Hoe ging Hammoerabi om met de rechten van vrouwen? In zijn tijd was iedere vrouw getrouwd en daardoor min of meer het ‘bezit’ van haar man. Bij haar huwelijk betaalde haar vader een bruidsschat om de nieuwe echtgenoot te vergoeden voor de zorg die hij de vrouw gaf. Dit zijn enkele regels over vrouwenrechten uit Hammoerabi’s wetten:
‘Als een man wil scheiden van een vrouw die hem kinderen heeft gebaard, dan zal hij die vrouw haar bruidsschat geven en een deel van de opbrengst van het veld en de tuin, zodat ze haar kinderen kan opvoeden. Wanneer zij haar kinderen heeft grootgebracht, mag zij trouwen met de man van haar hart.
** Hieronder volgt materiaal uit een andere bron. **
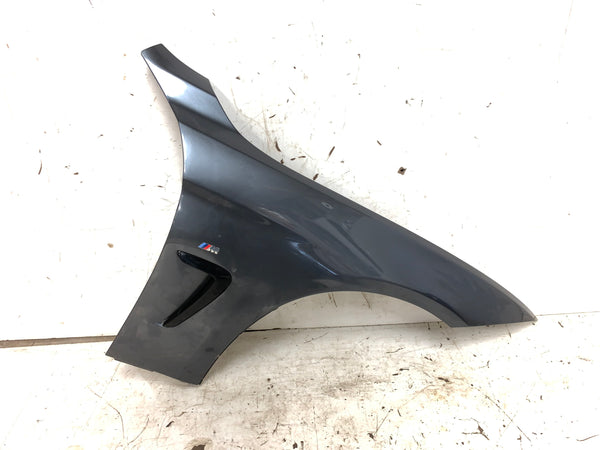 BMW F32 F33 F36 4 Series Right/Passenger Side Fender Mineral Grey Metallic (B39)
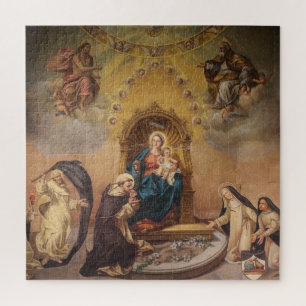 Dominikanisches Puzzle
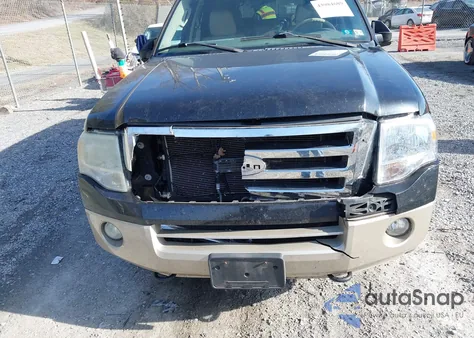 2010 Ford Expedition Eddie Bauer/King Ranch z USA, uszkodzony, nr VIN 1FMJU1J52AEB68280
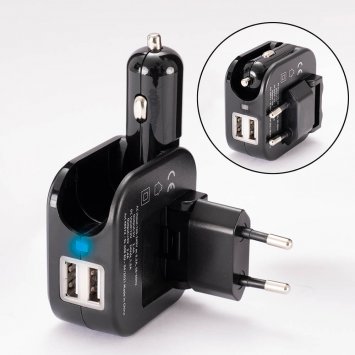 Chargeur USB pour voiture chargeur USB pour bus adaptateur chargeur USB  double Prise - Chine Chargeur USB et prise de chargeur USB prix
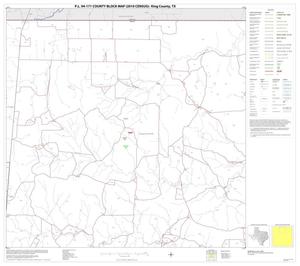 Primary view of object titled 'P.L. 94-171 County Block Map (2010 Census): King County, Block 2'.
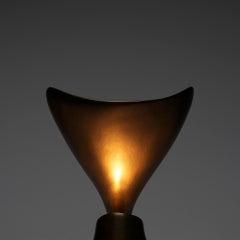 Pitcher Plant Table Lamp, Cast Bronze, Halogen, Jordan Mozer, USA, 2010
Als een vrouw ruzie maakt met haar man en zegt: “Je bent niet aardig tegen mij”, moet ze daarvoor haar redenen noemen. Als het niet haar schuld is, en haar man verwaarloost haar, dan kan deze vrouw niets worden verweten. Dan mag ze haar bruidsschat nemen en teruggaan naar het huis van haar vader.
Als een man een vrouw neemt en zij wordt ziek, en als hij dan een tweede vrouw wil nemen, zal hij zijn zieke vrouw niet wegsturen, maar hij zal haar in huis houden en steunen zolang ze leeft. Maar als deze vrouw niet in het huis van haar man wil blijven, dan zal hij haar de bruidsschat vergoeden en zij mag dan gaan.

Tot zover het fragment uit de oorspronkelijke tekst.